Buyer may modify the Order by issuing written change orders. Seller must notify Buyer within fifteen (15) days if a change affects pricing or delivery. No changes are binding unless expressly agreed in writing by Buyer.


11. Compliance with Laws

Seller certifies full compliance with all applicable federal, state, provincial, and local laws, including but not limited to:

  • Workplace health and safety,
  • Environmental protection,
  • Export controls,
  • Anti-corruption and anti-bribery laws.

Seller shall also comply with regulations prohibiting discrimination (41 CFR §§ 60-1.4(a), 60-300.5(a), and 60-741.5(a)).


12. Governing Law and Language

This Order shall be governed by the laws of the jurisdiction where Buyer maintains its principal office. The United Nations Convention on Contracts for the International Sale of Goods (CISG) does not apply. This document is written in English, and the English version controls.


13. Forum Selection

All disputes arising from this Order shall be brought exclusively in a court of competent jurisdiction located in Buyer's principal place of business.


14. Assignment

Seller may not assign this Order or any rights or obligations without Buyer's prior written consent.


15. Intellectual Property Indemnification

Seller shall indemnify and defend Buyer against any claim that the goods or services infringe any patent, trademark, copyright, or trade secret. Buyer reserves the right to participate in the defense.


16. Confidentiality and Tooling

Any specifications, drawings, tools, or technical data provided by Buyer remain Buyer's property. Seller shall not disclose or use such information for purposes other than fulfilling this Order.


17. Permits and Licenses

Seller is responsible for obtaining all necessary licenses, permits, and approvals required to perform under this Order.


18. Government Contracts

If goods or services are intended for U.S. government contracts, applicable clauses from the Federal Acquisition Regulations (FAR) or Defense FAR Supplement (DFARS) are incorporated by reference.
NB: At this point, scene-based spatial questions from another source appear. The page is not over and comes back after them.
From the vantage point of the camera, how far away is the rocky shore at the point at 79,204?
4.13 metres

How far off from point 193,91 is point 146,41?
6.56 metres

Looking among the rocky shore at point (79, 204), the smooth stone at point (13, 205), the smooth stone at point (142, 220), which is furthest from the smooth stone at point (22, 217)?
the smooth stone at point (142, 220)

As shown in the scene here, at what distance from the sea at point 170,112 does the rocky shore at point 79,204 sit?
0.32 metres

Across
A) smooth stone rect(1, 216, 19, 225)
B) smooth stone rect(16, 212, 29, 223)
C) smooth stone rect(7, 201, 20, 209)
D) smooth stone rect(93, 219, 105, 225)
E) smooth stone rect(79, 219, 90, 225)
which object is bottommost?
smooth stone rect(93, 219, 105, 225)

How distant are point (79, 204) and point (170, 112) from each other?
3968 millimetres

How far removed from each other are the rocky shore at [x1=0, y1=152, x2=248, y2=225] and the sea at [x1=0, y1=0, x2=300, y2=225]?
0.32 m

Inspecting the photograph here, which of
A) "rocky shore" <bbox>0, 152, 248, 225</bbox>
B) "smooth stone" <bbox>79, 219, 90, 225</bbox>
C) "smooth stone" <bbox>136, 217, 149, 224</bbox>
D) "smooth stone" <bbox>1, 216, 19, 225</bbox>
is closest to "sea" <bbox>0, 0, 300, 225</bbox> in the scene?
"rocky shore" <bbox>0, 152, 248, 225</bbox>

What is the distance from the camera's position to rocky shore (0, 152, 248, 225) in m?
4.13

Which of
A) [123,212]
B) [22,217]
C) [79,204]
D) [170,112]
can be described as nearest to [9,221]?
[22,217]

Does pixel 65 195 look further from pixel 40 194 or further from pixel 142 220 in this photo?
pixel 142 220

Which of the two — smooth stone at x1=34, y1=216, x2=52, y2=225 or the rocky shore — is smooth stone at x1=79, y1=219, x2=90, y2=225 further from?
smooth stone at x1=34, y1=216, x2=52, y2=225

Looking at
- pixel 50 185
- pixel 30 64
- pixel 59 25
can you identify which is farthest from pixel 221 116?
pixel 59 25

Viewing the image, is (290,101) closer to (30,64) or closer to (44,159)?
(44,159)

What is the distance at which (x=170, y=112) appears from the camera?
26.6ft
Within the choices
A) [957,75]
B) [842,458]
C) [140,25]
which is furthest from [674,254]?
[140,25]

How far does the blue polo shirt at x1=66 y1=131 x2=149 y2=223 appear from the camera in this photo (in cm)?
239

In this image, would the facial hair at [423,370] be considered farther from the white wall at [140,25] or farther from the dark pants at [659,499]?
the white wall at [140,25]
19. Subcontractors and Independent Contractors

Seller must obtain Buyer's written approval for subcontractors and remains fully responsible for their work. Seller is an independent contractor and may not bind Buyer in any manner.


20. Publicity

Seller may not use Buyer's name, trademarks, or relationship in advertising, press releases, or other public communications without Buyer's prior written approval.